The agreements, which are expected to be finalized during Russian Prime Minister Mikhail Fradkov’s visit to New Delhi on Thursday and Friday, would solidify the Indo-Russian accord signed during President Vladimir Putin’s visit to India during December 2004, in which India would participate in operating and commercializing GLONASS, the ex-Soviet Global Navigation Satellite System.

With 17 satellites currently in orbit, GLONASS constitutes Russia’s alternative to the U.S. Global Positioning System, which is controlled by the Pentagon, and Putin has ordered his space agency to fully commercialize GLONASS by 2008.

The accord also approves a group of Russian navigation satellites launched aboard Indian rockets at the country’s Satish Dhawan Space Center. The idea is to accelerate formation of a navigational satellite cluster to be marketed ahead of the European Galileo project.

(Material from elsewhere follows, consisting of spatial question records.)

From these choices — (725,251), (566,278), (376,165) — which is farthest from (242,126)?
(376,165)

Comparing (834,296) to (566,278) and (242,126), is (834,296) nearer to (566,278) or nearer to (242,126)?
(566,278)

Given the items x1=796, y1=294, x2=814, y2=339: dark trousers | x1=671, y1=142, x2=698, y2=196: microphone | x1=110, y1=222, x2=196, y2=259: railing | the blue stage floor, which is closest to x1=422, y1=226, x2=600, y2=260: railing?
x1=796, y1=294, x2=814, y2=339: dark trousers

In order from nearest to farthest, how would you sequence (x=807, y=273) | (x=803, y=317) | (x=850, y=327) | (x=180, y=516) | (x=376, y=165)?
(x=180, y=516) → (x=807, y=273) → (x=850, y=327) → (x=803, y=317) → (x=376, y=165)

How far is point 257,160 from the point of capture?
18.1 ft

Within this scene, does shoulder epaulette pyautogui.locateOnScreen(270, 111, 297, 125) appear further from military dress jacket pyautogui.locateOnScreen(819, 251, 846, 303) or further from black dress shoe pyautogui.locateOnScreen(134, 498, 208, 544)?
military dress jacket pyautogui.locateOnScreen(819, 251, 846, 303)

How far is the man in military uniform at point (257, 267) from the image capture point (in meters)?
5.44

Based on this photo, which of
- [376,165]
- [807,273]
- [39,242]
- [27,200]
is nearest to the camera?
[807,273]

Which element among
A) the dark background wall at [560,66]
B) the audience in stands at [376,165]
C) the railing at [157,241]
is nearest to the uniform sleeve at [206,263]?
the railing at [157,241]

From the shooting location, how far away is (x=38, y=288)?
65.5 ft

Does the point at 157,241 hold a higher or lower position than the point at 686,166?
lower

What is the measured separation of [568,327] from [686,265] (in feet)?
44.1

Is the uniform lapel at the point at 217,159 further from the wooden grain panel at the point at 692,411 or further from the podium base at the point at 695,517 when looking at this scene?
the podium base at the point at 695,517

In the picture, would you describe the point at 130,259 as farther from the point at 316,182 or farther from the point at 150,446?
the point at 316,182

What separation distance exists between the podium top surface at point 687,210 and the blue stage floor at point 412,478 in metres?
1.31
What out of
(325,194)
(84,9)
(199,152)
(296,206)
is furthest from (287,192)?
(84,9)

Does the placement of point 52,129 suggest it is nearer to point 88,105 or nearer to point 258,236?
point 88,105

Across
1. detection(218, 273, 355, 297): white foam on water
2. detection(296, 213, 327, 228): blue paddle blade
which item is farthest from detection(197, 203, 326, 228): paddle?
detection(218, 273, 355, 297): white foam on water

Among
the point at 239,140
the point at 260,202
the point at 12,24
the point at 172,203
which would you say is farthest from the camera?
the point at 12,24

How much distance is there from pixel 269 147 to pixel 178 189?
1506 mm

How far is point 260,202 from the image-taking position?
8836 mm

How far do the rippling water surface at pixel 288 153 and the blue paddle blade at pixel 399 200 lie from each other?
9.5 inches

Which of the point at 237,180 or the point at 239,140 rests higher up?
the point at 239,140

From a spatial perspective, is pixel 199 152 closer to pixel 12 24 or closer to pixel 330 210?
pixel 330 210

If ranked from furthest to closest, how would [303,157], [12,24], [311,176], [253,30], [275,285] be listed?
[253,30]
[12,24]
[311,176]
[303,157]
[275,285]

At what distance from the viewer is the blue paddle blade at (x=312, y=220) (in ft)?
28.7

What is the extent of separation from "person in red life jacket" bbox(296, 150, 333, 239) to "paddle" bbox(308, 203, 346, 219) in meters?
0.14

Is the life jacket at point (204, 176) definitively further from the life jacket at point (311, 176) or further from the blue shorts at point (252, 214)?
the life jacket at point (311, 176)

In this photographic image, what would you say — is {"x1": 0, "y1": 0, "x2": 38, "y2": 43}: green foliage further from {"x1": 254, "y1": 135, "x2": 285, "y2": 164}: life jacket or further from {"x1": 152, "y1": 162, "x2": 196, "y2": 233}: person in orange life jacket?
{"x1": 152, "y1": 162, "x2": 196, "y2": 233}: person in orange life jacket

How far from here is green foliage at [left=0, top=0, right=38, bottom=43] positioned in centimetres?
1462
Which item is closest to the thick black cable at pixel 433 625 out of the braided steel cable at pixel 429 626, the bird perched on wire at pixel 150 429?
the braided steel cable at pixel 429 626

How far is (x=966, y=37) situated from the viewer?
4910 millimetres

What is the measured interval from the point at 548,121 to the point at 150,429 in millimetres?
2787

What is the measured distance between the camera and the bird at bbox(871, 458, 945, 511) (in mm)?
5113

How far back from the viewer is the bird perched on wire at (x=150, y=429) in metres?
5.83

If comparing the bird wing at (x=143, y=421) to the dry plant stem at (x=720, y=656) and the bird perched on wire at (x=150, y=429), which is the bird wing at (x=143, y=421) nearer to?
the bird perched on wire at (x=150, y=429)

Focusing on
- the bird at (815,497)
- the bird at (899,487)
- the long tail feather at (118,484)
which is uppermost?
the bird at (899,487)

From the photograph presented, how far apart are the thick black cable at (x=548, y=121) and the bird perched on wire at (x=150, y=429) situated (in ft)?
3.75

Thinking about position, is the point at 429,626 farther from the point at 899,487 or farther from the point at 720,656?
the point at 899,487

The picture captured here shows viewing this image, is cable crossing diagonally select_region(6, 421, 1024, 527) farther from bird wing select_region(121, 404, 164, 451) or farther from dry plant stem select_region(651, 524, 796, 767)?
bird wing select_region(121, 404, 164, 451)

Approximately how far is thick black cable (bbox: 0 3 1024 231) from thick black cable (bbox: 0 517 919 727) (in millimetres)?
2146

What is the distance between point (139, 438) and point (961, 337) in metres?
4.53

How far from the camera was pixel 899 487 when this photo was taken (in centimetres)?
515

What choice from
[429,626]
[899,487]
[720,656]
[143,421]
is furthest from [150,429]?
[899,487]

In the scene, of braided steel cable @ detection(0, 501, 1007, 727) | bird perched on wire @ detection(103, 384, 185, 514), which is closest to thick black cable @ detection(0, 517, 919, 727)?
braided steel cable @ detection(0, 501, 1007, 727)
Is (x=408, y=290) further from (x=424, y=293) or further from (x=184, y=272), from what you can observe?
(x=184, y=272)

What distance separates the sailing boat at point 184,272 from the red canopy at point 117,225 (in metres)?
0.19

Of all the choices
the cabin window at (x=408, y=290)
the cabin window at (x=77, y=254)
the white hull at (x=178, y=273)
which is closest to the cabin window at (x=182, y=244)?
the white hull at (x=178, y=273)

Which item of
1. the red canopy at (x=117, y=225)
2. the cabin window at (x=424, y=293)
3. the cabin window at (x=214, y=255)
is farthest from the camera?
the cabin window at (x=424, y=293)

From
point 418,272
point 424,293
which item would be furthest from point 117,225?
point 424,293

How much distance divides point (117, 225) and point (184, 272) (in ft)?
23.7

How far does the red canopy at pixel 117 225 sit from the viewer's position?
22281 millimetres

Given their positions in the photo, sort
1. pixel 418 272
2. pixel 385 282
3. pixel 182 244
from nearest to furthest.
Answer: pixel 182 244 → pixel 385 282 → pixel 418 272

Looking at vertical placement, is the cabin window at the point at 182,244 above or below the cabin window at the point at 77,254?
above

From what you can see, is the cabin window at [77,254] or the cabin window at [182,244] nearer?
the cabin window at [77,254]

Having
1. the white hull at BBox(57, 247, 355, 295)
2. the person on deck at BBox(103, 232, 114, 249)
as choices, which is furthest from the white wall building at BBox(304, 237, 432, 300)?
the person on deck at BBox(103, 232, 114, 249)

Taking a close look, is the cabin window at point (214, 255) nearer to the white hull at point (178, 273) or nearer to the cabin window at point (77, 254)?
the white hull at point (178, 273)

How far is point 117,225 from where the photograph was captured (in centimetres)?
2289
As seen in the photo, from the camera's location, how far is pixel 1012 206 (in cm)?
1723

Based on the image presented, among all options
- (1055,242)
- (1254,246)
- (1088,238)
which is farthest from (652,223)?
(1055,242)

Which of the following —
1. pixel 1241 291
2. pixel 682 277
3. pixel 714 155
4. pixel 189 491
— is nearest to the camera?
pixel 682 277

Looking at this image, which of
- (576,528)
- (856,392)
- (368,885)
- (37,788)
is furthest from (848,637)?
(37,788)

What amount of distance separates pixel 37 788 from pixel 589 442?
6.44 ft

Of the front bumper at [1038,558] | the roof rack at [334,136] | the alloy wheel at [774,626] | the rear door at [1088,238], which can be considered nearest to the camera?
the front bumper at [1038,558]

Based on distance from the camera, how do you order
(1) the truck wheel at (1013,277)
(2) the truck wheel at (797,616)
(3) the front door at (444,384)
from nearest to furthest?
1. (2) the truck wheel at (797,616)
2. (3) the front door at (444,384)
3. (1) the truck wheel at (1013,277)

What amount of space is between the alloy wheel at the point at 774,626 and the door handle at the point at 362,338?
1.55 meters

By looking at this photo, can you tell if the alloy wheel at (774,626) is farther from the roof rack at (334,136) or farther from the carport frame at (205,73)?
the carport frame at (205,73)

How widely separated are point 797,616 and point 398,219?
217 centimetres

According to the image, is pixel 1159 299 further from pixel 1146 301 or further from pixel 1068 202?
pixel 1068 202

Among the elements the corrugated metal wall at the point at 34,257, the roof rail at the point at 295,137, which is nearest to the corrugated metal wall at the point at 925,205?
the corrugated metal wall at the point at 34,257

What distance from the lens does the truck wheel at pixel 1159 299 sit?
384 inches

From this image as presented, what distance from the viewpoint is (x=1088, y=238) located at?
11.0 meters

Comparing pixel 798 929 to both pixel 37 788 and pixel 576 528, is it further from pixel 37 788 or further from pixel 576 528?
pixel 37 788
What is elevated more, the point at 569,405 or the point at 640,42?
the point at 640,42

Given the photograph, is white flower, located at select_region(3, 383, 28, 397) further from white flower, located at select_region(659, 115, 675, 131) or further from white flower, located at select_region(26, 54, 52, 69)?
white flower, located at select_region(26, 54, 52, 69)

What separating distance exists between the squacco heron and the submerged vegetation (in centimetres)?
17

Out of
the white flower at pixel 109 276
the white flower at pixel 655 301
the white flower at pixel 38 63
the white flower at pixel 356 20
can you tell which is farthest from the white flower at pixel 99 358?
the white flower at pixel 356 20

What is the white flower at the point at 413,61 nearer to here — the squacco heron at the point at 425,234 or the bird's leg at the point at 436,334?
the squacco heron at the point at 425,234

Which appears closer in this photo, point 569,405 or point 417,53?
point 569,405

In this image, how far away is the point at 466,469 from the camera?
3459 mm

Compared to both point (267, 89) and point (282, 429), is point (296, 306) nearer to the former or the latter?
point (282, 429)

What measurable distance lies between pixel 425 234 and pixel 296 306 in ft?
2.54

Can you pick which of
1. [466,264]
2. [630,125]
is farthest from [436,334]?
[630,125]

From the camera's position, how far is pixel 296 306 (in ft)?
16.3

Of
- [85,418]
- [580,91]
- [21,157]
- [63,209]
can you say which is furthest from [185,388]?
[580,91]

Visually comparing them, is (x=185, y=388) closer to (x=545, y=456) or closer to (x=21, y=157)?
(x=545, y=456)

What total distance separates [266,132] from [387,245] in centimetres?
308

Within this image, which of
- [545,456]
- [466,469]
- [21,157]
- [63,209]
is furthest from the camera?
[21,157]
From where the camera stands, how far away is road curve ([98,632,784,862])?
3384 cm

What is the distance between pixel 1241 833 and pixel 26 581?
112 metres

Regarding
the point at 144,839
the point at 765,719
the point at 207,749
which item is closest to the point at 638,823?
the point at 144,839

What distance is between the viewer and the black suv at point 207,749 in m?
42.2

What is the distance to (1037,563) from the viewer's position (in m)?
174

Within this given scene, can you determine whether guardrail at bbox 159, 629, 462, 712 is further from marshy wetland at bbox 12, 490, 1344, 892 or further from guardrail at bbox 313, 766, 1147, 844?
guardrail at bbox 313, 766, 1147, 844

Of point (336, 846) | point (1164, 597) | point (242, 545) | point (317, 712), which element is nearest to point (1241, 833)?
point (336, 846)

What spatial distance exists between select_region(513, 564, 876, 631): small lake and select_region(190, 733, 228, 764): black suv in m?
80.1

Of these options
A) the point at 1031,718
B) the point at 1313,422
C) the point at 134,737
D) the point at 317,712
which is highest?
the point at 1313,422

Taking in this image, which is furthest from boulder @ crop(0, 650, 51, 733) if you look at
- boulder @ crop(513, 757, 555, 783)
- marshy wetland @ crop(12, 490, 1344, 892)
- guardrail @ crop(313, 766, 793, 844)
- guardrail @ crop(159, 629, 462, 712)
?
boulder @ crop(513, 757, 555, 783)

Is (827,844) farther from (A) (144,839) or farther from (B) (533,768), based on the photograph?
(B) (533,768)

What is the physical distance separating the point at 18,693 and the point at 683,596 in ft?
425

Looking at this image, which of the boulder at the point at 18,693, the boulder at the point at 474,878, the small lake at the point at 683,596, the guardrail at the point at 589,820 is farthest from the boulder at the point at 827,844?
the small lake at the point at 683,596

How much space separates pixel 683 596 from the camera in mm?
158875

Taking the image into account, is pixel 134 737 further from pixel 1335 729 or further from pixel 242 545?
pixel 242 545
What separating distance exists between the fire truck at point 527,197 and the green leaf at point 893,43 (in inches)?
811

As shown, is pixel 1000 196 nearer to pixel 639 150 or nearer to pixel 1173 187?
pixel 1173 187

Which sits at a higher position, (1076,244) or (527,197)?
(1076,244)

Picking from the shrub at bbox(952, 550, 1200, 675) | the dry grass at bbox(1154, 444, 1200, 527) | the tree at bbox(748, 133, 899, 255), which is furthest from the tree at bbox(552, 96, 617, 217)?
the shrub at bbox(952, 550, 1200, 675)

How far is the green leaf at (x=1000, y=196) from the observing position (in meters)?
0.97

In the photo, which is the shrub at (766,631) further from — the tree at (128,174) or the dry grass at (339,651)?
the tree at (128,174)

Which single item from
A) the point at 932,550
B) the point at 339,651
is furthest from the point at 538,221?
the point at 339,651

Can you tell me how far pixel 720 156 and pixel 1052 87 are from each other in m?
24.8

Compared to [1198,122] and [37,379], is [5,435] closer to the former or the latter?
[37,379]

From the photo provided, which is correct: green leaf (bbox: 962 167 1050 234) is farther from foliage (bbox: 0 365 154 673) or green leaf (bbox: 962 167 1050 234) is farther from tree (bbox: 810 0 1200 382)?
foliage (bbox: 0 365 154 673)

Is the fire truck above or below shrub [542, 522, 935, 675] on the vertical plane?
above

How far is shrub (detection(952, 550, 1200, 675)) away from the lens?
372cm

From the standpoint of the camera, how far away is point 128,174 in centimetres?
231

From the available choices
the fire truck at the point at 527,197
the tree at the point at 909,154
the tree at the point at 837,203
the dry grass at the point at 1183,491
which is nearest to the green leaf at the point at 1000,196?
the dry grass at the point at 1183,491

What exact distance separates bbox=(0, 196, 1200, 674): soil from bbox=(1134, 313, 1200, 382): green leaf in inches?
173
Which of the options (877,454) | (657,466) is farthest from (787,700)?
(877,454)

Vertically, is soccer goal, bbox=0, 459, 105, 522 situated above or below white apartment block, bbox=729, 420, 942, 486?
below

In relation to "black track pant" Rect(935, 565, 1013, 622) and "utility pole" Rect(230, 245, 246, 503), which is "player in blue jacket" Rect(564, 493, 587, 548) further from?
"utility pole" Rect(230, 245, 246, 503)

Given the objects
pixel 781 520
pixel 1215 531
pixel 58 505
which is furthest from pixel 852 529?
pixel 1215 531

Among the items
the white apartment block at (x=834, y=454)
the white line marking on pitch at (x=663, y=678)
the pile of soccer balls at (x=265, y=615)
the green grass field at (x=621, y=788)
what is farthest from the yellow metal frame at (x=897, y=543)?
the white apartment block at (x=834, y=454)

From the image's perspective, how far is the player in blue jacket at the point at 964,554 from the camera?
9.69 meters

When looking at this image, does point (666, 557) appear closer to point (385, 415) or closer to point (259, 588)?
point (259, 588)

“We have signed a deal (that) would enable both (the Indian Space Research Organization) and NASA for future joint space explorations, including Mars and other inter-planetary missions,” said K Kasturirangan, the former chairman of ISRO, now the director of the National Institute of Advanced Studies.

The deal would also enable ISRO to carry a U.S. payload aboard its maiden Moon mission, Chandrayan-1, Kasturirangan said, adding that both space agencies were working on the project.

During a summit in Moscow last December, India and Russia signed an agreement to safeguard satellite technology and intellectual property rights to pave the way for free flow of technology when GLONASS is commercialized.

That summit cleared the way for the use of GLONASS by the Indian Armed Forces.